= WHAT YOU SHOULD DO =
Translate this sentence from the article below on trademark licenses in bankruptcy into Spanish: "Rejection of an executory contract pursuant to § 365(a) of the Bankruptcy Code generally relieves the debtor of its obligations to perform under the executory contract."

Andrew I. Silfen
Arent Fox LLP; New York
Nicholas A. Marten
Arent Fox LLP; New York
What happens to a licensee’s right to use a trademark if the licensor files for bankruptcy? This critically important question was recently addressed by the First Circuit Court of Appeals in Tempnology. Bucking the current trend of case law, the First Circuit held that a debtor-licensor’s rejection of a trademark license agreement terminates the licensee’s rights to use the mark. Widening the existing circuit split on this important issue, Tempnology presents an attractive case for the Supreme Court’s review and some considerations for licensees of trademarks.
Rejection of Intellectual Property Executory Contracts in Bankruptcy
Rejection of an executory contract pursuant to § 365(a) of the Bankruptcy Code generally relieves the debtor of its obligations to perform under the executory contract. Under § 365(g), the rejection is treated as a breach and the nonrejecting party is entitled to a claim for breach damages.
Section 365(n), however, provides certain protections to licensees in connection with the rejection of intellectual property contracts. In the event a debtor-licensor rejects its intellectual property license, § 365(n) grants the licensee discretion to elect to either (1) treat the rejection as a termination and assert a pre-petition claim for monetary damages, or (2) retain its rights under the license — and related supplements to the contract — for the duration of the contract. In connection with its enactment of § 365(n), Congress concurrently amended the Code’s definition of “intellectual property” to include six categories of property, including trade secrets, patents and copyrights. Trademarks are not included in this definition. Despite this clear omission, courts have taken differing approaches as to whether trademark licensees are entitled to retain their rights under the license following rejection.
The Tempnology Case
The debtor, formerly known as Tempnology, was a designer and manufacturer of specialized athletic apparel products. In 2012, the debtor executed a co-marketing and distribution agreement, pursuant to which the debtor granted Mission Product Holdings, Inc., among other things, licenses to use its trademarks. On Sept. 1, 2014, the debtor filed a voluntary chapter 11 petition and promptly moved to reject the agreement.

= LISTING =
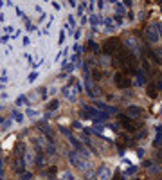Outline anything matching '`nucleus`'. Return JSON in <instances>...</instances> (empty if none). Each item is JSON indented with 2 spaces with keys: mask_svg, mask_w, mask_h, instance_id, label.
Here are the masks:
<instances>
[{
  "mask_svg": "<svg viewBox=\"0 0 162 180\" xmlns=\"http://www.w3.org/2000/svg\"><path fill=\"white\" fill-rule=\"evenodd\" d=\"M105 22H106V27H108V29H112V18H106Z\"/></svg>",
  "mask_w": 162,
  "mask_h": 180,
  "instance_id": "a878e982",
  "label": "nucleus"
},
{
  "mask_svg": "<svg viewBox=\"0 0 162 180\" xmlns=\"http://www.w3.org/2000/svg\"><path fill=\"white\" fill-rule=\"evenodd\" d=\"M126 115H128L130 119H135V117L142 115V108H141V106H137V105H130V106L126 108Z\"/></svg>",
  "mask_w": 162,
  "mask_h": 180,
  "instance_id": "423d86ee",
  "label": "nucleus"
},
{
  "mask_svg": "<svg viewBox=\"0 0 162 180\" xmlns=\"http://www.w3.org/2000/svg\"><path fill=\"white\" fill-rule=\"evenodd\" d=\"M87 45H88V49H90V50H94V52H99V47H97V43H96L94 40H90Z\"/></svg>",
  "mask_w": 162,
  "mask_h": 180,
  "instance_id": "4468645a",
  "label": "nucleus"
},
{
  "mask_svg": "<svg viewBox=\"0 0 162 180\" xmlns=\"http://www.w3.org/2000/svg\"><path fill=\"white\" fill-rule=\"evenodd\" d=\"M96 175H97V178L99 180H110V177H112V169H110L108 166H101V168L96 171Z\"/></svg>",
  "mask_w": 162,
  "mask_h": 180,
  "instance_id": "0eeeda50",
  "label": "nucleus"
},
{
  "mask_svg": "<svg viewBox=\"0 0 162 180\" xmlns=\"http://www.w3.org/2000/svg\"><path fill=\"white\" fill-rule=\"evenodd\" d=\"M69 160H70L72 166H76V168L81 169V171H88V168H90V160L85 159V157H81L78 151H70V153H69Z\"/></svg>",
  "mask_w": 162,
  "mask_h": 180,
  "instance_id": "f257e3e1",
  "label": "nucleus"
},
{
  "mask_svg": "<svg viewBox=\"0 0 162 180\" xmlns=\"http://www.w3.org/2000/svg\"><path fill=\"white\" fill-rule=\"evenodd\" d=\"M123 11H124V7H123V4H119V5H117V13H119V16H121Z\"/></svg>",
  "mask_w": 162,
  "mask_h": 180,
  "instance_id": "393cba45",
  "label": "nucleus"
},
{
  "mask_svg": "<svg viewBox=\"0 0 162 180\" xmlns=\"http://www.w3.org/2000/svg\"><path fill=\"white\" fill-rule=\"evenodd\" d=\"M36 164H38V166H40V168H41V166H43V164H45V159H43V157H41V155H40V157H36Z\"/></svg>",
  "mask_w": 162,
  "mask_h": 180,
  "instance_id": "412c9836",
  "label": "nucleus"
},
{
  "mask_svg": "<svg viewBox=\"0 0 162 180\" xmlns=\"http://www.w3.org/2000/svg\"><path fill=\"white\" fill-rule=\"evenodd\" d=\"M153 146H162V135H159V137H157V141L153 142Z\"/></svg>",
  "mask_w": 162,
  "mask_h": 180,
  "instance_id": "5701e85b",
  "label": "nucleus"
},
{
  "mask_svg": "<svg viewBox=\"0 0 162 180\" xmlns=\"http://www.w3.org/2000/svg\"><path fill=\"white\" fill-rule=\"evenodd\" d=\"M96 175V171H87V178H92Z\"/></svg>",
  "mask_w": 162,
  "mask_h": 180,
  "instance_id": "bb28decb",
  "label": "nucleus"
},
{
  "mask_svg": "<svg viewBox=\"0 0 162 180\" xmlns=\"http://www.w3.org/2000/svg\"><path fill=\"white\" fill-rule=\"evenodd\" d=\"M148 169H150V173H155V175H157V173H160V168H159V166H150Z\"/></svg>",
  "mask_w": 162,
  "mask_h": 180,
  "instance_id": "6ab92c4d",
  "label": "nucleus"
},
{
  "mask_svg": "<svg viewBox=\"0 0 162 180\" xmlns=\"http://www.w3.org/2000/svg\"><path fill=\"white\" fill-rule=\"evenodd\" d=\"M103 50H105V54H115V52H119L121 50V41L117 40V38H112V40H108L105 45H103Z\"/></svg>",
  "mask_w": 162,
  "mask_h": 180,
  "instance_id": "f03ea898",
  "label": "nucleus"
},
{
  "mask_svg": "<svg viewBox=\"0 0 162 180\" xmlns=\"http://www.w3.org/2000/svg\"><path fill=\"white\" fill-rule=\"evenodd\" d=\"M34 78H36V72H32V74L29 76V81H34Z\"/></svg>",
  "mask_w": 162,
  "mask_h": 180,
  "instance_id": "7c9ffc66",
  "label": "nucleus"
},
{
  "mask_svg": "<svg viewBox=\"0 0 162 180\" xmlns=\"http://www.w3.org/2000/svg\"><path fill=\"white\" fill-rule=\"evenodd\" d=\"M124 45H126L128 49H132V50H137V49H139V43H137L135 36H126V40H124Z\"/></svg>",
  "mask_w": 162,
  "mask_h": 180,
  "instance_id": "1a4fd4ad",
  "label": "nucleus"
},
{
  "mask_svg": "<svg viewBox=\"0 0 162 180\" xmlns=\"http://www.w3.org/2000/svg\"><path fill=\"white\" fill-rule=\"evenodd\" d=\"M58 105H60V103H58L56 99H54V101H50V103H49V112H54V110H58Z\"/></svg>",
  "mask_w": 162,
  "mask_h": 180,
  "instance_id": "f3484780",
  "label": "nucleus"
},
{
  "mask_svg": "<svg viewBox=\"0 0 162 180\" xmlns=\"http://www.w3.org/2000/svg\"><path fill=\"white\" fill-rule=\"evenodd\" d=\"M99 20H101V18H99V16H96V14H94V16L90 18V22H92V25H94V27H96V25L99 23Z\"/></svg>",
  "mask_w": 162,
  "mask_h": 180,
  "instance_id": "aec40b11",
  "label": "nucleus"
},
{
  "mask_svg": "<svg viewBox=\"0 0 162 180\" xmlns=\"http://www.w3.org/2000/svg\"><path fill=\"white\" fill-rule=\"evenodd\" d=\"M157 159H159V160H162V150H160V151H157Z\"/></svg>",
  "mask_w": 162,
  "mask_h": 180,
  "instance_id": "2f4dec72",
  "label": "nucleus"
},
{
  "mask_svg": "<svg viewBox=\"0 0 162 180\" xmlns=\"http://www.w3.org/2000/svg\"><path fill=\"white\" fill-rule=\"evenodd\" d=\"M96 106H99V108H103V110H105L106 114H115V112H117V110H115L114 106H106L105 103H96Z\"/></svg>",
  "mask_w": 162,
  "mask_h": 180,
  "instance_id": "9d476101",
  "label": "nucleus"
},
{
  "mask_svg": "<svg viewBox=\"0 0 162 180\" xmlns=\"http://www.w3.org/2000/svg\"><path fill=\"white\" fill-rule=\"evenodd\" d=\"M148 96L150 97H157V87L155 85H148Z\"/></svg>",
  "mask_w": 162,
  "mask_h": 180,
  "instance_id": "ddd939ff",
  "label": "nucleus"
},
{
  "mask_svg": "<svg viewBox=\"0 0 162 180\" xmlns=\"http://www.w3.org/2000/svg\"><path fill=\"white\" fill-rule=\"evenodd\" d=\"M115 20H117V23H123V16H119V14H117V16H115Z\"/></svg>",
  "mask_w": 162,
  "mask_h": 180,
  "instance_id": "c756f323",
  "label": "nucleus"
},
{
  "mask_svg": "<svg viewBox=\"0 0 162 180\" xmlns=\"http://www.w3.org/2000/svg\"><path fill=\"white\" fill-rule=\"evenodd\" d=\"M135 76H137V79H135V85H137V87L144 85V74H142L141 70H137V74H135Z\"/></svg>",
  "mask_w": 162,
  "mask_h": 180,
  "instance_id": "9b49d317",
  "label": "nucleus"
},
{
  "mask_svg": "<svg viewBox=\"0 0 162 180\" xmlns=\"http://www.w3.org/2000/svg\"><path fill=\"white\" fill-rule=\"evenodd\" d=\"M78 88L76 87H69V88H63V96H65V99H69L70 103H74L76 99H78Z\"/></svg>",
  "mask_w": 162,
  "mask_h": 180,
  "instance_id": "6e6552de",
  "label": "nucleus"
},
{
  "mask_svg": "<svg viewBox=\"0 0 162 180\" xmlns=\"http://www.w3.org/2000/svg\"><path fill=\"white\" fill-rule=\"evenodd\" d=\"M114 79H115V85H117L119 88H128V87L132 85V81L128 79V76H126V74H123V72H117Z\"/></svg>",
  "mask_w": 162,
  "mask_h": 180,
  "instance_id": "39448f33",
  "label": "nucleus"
},
{
  "mask_svg": "<svg viewBox=\"0 0 162 180\" xmlns=\"http://www.w3.org/2000/svg\"><path fill=\"white\" fill-rule=\"evenodd\" d=\"M146 38H148L150 43H157V41L160 40V36H159V27H157L155 23L148 25V29H146Z\"/></svg>",
  "mask_w": 162,
  "mask_h": 180,
  "instance_id": "7ed1b4c3",
  "label": "nucleus"
},
{
  "mask_svg": "<svg viewBox=\"0 0 162 180\" xmlns=\"http://www.w3.org/2000/svg\"><path fill=\"white\" fill-rule=\"evenodd\" d=\"M119 119H121V124H123L128 132H135V130H139V126H141V123H133L128 115H119Z\"/></svg>",
  "mask_w": 162,
  "mask_h": 180,
  "instance_id": "20e7f679",
  "label": "nucleus"
},
{
  "mask_svg": "<svg viewBox=\"0 0 162 180\" xmlns=\"http://www.w3.org/2000/svg\"><path fill=\"white\" fill-rule=\"evenodd\" d=\"M135 171H137V166H132V168H128V169H126V175H133Z\"/></svg>",
  "mask_w": 162,
  "mask_h": 180,
  "instance_id": "4be33fe9",
  "label": "nucleus"
},
{
  "mask_svg": "<svg viewBox=\"0 0 162 180\" xmlns=\"http://www.w3.org/2000/svg\"><path fill=\"white\" fill-rule=\"evenodd\" d=\"M60 180H74V177H72V173L65 171V173H61V175H60Z\"/></svg>",
  "mask_w": 162,
  "mask_h": 180,
  "instance_id": "dca6fc26",
  "label": "nucleus"
},
{
  "mask_svg": "<svg viewBox=\"0 0 162 180\" xmlns=\"http://www.w3.org/2000/svg\"><path fill=\"white\" fill-rule=\"evenodd\" d=\"M69 141H70V142H72V144H74V146H76L78 150H81V142H79V141H78V139H76L74 135H69Z\"/></svg>",
  "mask_w": 162,
  "mask_h": 180,
  "instance_id": "2eb2a0df",
  "label": "nucleus"
},
{
  "mask_svg": "<svg viewBox=\"0 0 162 180\" xmlns=\"http://www.w3.org/2000/svg\"><path fill=\"white\" fill-rule=\"evenodd\" d=\"M155 87H157V88H160V90H162V78L159 79V81H157V85H155Z\"/></svg>",
  "mask_w": 162,
  "mask_h": 180,
  "instance_id": "c85d7f7f",
  "label": "nucleus"
},
{
  "mask_svg": "<svg viewBox=\"0 0 162 180\" xmlns=\"http://www.w3.org/2000/svg\"><path fill=\"white\" fill-rule=\"evenodd\" d=\"M137 157H139V159H142V157H144V150H141V148H139V150H137Z\"/></svg>",
  "mask_w": 162,
  "mask_h": 180,
  "instance_id": "b1692460",
  "label": "nucleus"
},
{
  "mask_svg": "<svg viewBox=\"0 0 162 180\" xmlns=\"http://www.w3.org/2000/svg\"><path fill=\"white\" fill-rule=\"evenodd\" d=\"M38 128H40L41 132H45V133H47L49 137H52V132H50V128H49V126H47L45 123H38Z\"/></svg>",
  "mask_w": 162,
  "mask_h": 180,
  "instance_id": "f8f14e48",
  "label": "nucleus"
},
{
  "mask_svg": "<svg viewBox=\"0 0 162 180\" xmlns=\"http://www.w3.org/2000/svg\"><path fill=\"white\" fill-rule=\"evenodd\" d=\"M45 148H47V153H49V155H54V153H56V148H54V144H50V142H49Z\"/></svg>",
  "mask_w": 162,
  "mask_h": 180,
  "instance_id": "a211bd4d",
  "label": "nucleus"
},
{
  "mask_svg": "<svg viewBox=\"0 0 162 180\" xmlns=\"http://www.w3.org/2000/svg\"><path fill=\"white\" fill-rule=\"evenodd\" d=\"M157 27H159V36L162 38V22L160 23H157Z\"/></svg>",
  "mask_w": 162,
  "mask_h": 180,
  "instance_id": "cd10ccee",
  "label": "nucleus"
}]
</instances>
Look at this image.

= FINAL RESULT =
El rechazo de un contrato de ejecución pendiente conforme al § 365(a) del Código de Quiebras generalmente libera al deudor de sus obligaciones de cumplir con el contrato de ejecución pendiente.